Rewrite the listing from the line with "Which among the items" through the end of the listing, both ends included. Leave the requests unchanged, but multiply every coordinate in the answers by 2.35 and round each result to a whole number, rounding halves up.

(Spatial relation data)
- - -
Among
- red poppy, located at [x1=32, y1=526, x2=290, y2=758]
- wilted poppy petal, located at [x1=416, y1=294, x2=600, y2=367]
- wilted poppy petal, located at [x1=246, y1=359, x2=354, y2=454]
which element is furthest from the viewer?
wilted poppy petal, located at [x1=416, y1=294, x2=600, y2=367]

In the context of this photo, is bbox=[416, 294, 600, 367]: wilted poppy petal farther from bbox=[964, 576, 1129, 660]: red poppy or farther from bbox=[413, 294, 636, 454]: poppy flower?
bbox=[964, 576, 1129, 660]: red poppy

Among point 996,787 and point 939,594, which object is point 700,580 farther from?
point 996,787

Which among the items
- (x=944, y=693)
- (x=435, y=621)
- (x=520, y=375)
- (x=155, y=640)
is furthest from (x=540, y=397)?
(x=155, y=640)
- - -
_Response to this task_:
Which among the items
- (x=944, y=693)
- (x=435, y=621)
- (x=520, y=375)
- (x=155, y=640)
is furthest from (x=540, y=397)?
(x=364, y=1504)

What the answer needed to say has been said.